Spatial questions tied to pictures:
════════════════
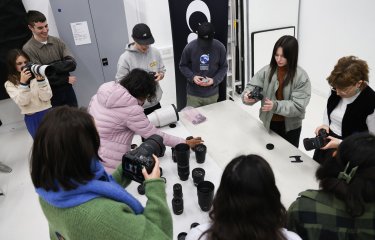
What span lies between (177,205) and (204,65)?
1.84m

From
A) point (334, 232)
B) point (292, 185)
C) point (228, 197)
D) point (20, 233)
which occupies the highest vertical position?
point (228, 197)

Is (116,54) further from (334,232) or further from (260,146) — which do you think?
(334,232)

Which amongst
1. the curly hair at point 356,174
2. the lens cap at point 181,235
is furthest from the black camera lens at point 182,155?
the curly hair at point 356,174

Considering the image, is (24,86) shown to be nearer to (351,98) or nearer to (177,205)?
(177,205)

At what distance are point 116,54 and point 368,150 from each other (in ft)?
11.4

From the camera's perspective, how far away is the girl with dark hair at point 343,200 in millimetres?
1068

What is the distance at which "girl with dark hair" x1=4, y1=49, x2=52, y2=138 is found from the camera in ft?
8.56

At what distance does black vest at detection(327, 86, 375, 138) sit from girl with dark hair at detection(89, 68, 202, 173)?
1311mm

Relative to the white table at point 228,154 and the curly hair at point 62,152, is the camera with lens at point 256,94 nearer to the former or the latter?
the white table at point 228,154

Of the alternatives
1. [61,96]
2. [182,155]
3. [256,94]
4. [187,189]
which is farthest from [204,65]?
[61,96]

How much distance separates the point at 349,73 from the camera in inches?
70.8

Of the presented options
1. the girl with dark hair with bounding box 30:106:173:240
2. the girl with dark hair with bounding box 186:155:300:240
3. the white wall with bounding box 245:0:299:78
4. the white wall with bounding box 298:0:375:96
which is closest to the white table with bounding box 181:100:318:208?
the girl with dark hair with bounding box 186:155:300:240

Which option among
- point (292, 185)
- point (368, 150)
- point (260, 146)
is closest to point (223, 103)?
point (260, 146)

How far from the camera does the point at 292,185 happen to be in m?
1.76
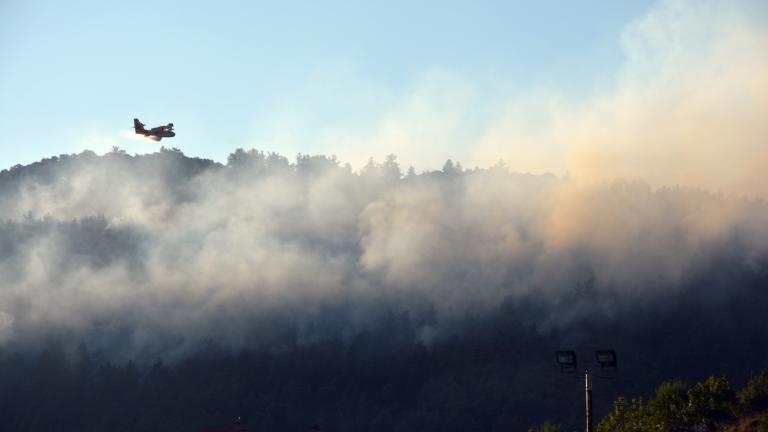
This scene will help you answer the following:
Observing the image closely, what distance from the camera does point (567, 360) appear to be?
302ft

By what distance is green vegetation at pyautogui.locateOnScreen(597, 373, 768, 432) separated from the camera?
124 metres

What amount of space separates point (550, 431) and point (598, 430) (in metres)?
32.2

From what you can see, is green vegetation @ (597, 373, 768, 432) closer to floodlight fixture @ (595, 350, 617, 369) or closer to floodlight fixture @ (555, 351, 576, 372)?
floodlight fixture @ (555, 351, 576, 372)

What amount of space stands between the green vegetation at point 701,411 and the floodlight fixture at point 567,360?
38030mm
════════════════
**Given task:** Without including any picture, repeat the data exactly.

**Solution for this problem:**
What span lies between (177,205) and (204,65)?
1.84m

From
A) point (334, 232)
B) point (292, 185)
C) point (228, 197)
D) point (20, 233)
which occupies the highest vertical position?
point (228, 197)

Is (116,54) further from (334,232) or further from (260,146) — which do you think?
(334,232)

Which amongst
1. the curly hair at point 356,174
2. the lens cap at point 181,235
is furthest from the black camera lens at point 182,155?
the curly hair at point 356,174

Considering the image, is (24,86) shown to be nearer to (351,98) or nearer to (177,205)?
(177,205)

At what distance are point 116,54 and point 368,150 from each other (in ft)?
11.4

From the camera's perspective, how far away is the girl with dark hair at point 343,200 in millimetres?
1068

What is the distance at which "girl with dark hair" x1=4, y1=49, x2=52, y2=138 is found from the camera in ft?
8.56

At what distance does black vest at detection(327, 86, 375, 138) sit from girl with dark hair at detection(89, 68, 202, 173)?
1311mm

Relative to the white table at point 228,154 and the curly hair at point 62,152, is the camera with lens at point 256,94 nearer to the former or the latter?
the white table at point 228,154

Of the alternatives
1. [61,96]
2. [182,155]
3. [256,94]
4. [187,189]
which is farthest from [204,65]?
[61,96]

How much distance separates the point at 349,73 from the camera in inches?
70.8

Of the presented options
1. the girl with dark hair with bounding box 30:106:173:240
2. the girl with dark hair with bounding box 186:155:300:240
3. the white wall with bounding box 245:0:299:78
4. the white wall with bounding box 298:0:375:96
which is closest to the white table with bounding box 181:100:318:208?
the girl with dark hair with bounding box 186:155:300:240

Which option among
- point (292, 185)
- point (368, 150)
- point (260, 146)
is closest to point (223, 103)?
point (260, 146)

How far from the camera does the point at 292,185 happen to be in m?
1.76
This scene will help you answer the following:
Observing the image closely, what distance from the camera does point (567, 360) appear to be?
302ft

By what distance is green vegetation at pyautogui.locateOnScreen(597, 373, 768, 432) separated from the camera?
124 metres

What amount of space separates point (550, 431) and point (598, 430) (in metres)?
32.2

From what you can see, is green vegetation @ (597, 373, 768, 432) closer to floodlight fixture @ (595, 350, 617, 369) or closer to floodlight fixture @ (555, 351, 576, 372)?
floodlight fixture @ (555, 351, 576, 372)

What amount of space stands between the green vegetation at point 701,411 and the floodlight fixture at point 567,360?
38030mm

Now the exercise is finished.